Submitted By: Syne@AWS
AWS Products Used: Amazon Elastic MapReduce
Created On: April 27, 2012 7:11 AM GMT
Last Updated: November 21, 2012 4:43 AM GMT

Informatica's HParser is a tool you can use to extract data stored in heterogeneous formats and convert it into a form that is easy to process and analyze. For example, if your company has legacy stock trading information stored in custom-formatted text files, you could use HParser to read the text files and extract the relevant data as XML. In addition to text and XML, HParser can extract and convert data stored in proprietary formats such as PDF and Word files.

HParser is designed to run on top of the Hadoop architecture, which means you can distribute operations across many computers in a cluster to efficiently parse vast amounts of data. Amazon Elastic MapReduce (Amazon EMR) makes it easy to run Hadoop in the Amazon Web Services (AWS) cloud. With Amazon EMR you can set up a Hadoop cluster in minutes and automatically terminate the resources when the processing is complete.

In our stock trade information example, you could use HParser running on top of Amazon EMR to efficiently parse the data across a cluster of machines. The cluster will automatically shut down when all of your files have been converted, ensuring you are only charged for the resources used. This makes your legacy data available for analysis, without incurring ongoing IT infrastructure expenses.

The following tutorial walks you through the process of using HParser hosted on Amazon EMR to process custom text files into an easy-to-analyze XML format. The parsing logic for this sample has been defined for you using HParser, and is stored in the transformation services file (services_basic.tar.gz). This file, along with other content needed to run this tutorial, has been preloaded onto Amazon Simple Storage Service (S3) at s3n://elasticmapreduce/samples/informatica/. You will reference these files when you run the HParser job.

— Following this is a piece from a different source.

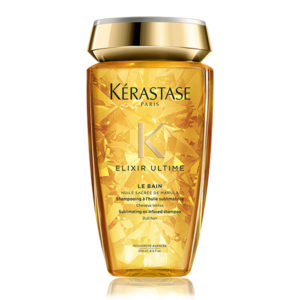 Kérastase Elixir Ultime Bain Shampoo - 250ml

As part of its tool set, HParser provides a Studio application that you can use to define parsing logic graphically, without the need to write code. For more information about HParser and how to use it to define parsing logic, go to http://www.informatica.com/us/products/b2b-data-exchange/hparser/.

For information about Amazon EMR, see the Amazon Elastic MapReduce Documentation.

Step 1: Sign Up for the Service

If you don't already have an AWS account, you'll need to get one. Your AWS account gives you access to all services, but you will be charged only for the resources that you use. For this example walkthrough, the charges will be minimal.

To sign up for AWS

  1. Go to http://aws.amazon.com and click Sign Up Now.
  2. Follow the on-screen instructions.

AWS notifies you by email when your account is active and available for you to use.

The credentials for your AWS account give you access to all the resources that you have deployed.

Step 2: Create a Key Pair

To run HParser, you'll need to create a key pair to connect to the Amazon EC2 instances that Amazon EMR launches. For security reasons, EC2 instances use a public/private key pair, rather than a user name and password, to authenticate connection requests. The public key half of this pair is embedded in the instance, so you can use the private key to log in securely without a password. In this step we will use the AWS Management Console to create a key pair.

To generate a key pair

  1. Open the Amazon EC2 console at https://console.aws.amazon.com/ec2/.
  2. In the Navigation pane, in the Region box, click US East (Virginia).
  3. In the Navigation pane, under Network and Security, click Key Pairs.
  4. Click Create Key Pair.
  5. In the Key Pair dialog box, in the Key Pair Name box, type "newkeypair" for the new key pair and then click Create.
  6. Download the private key file, which is named newkeypair.pem, and keep it in a safe place. You will need it to access any instances that you launch with this key pair.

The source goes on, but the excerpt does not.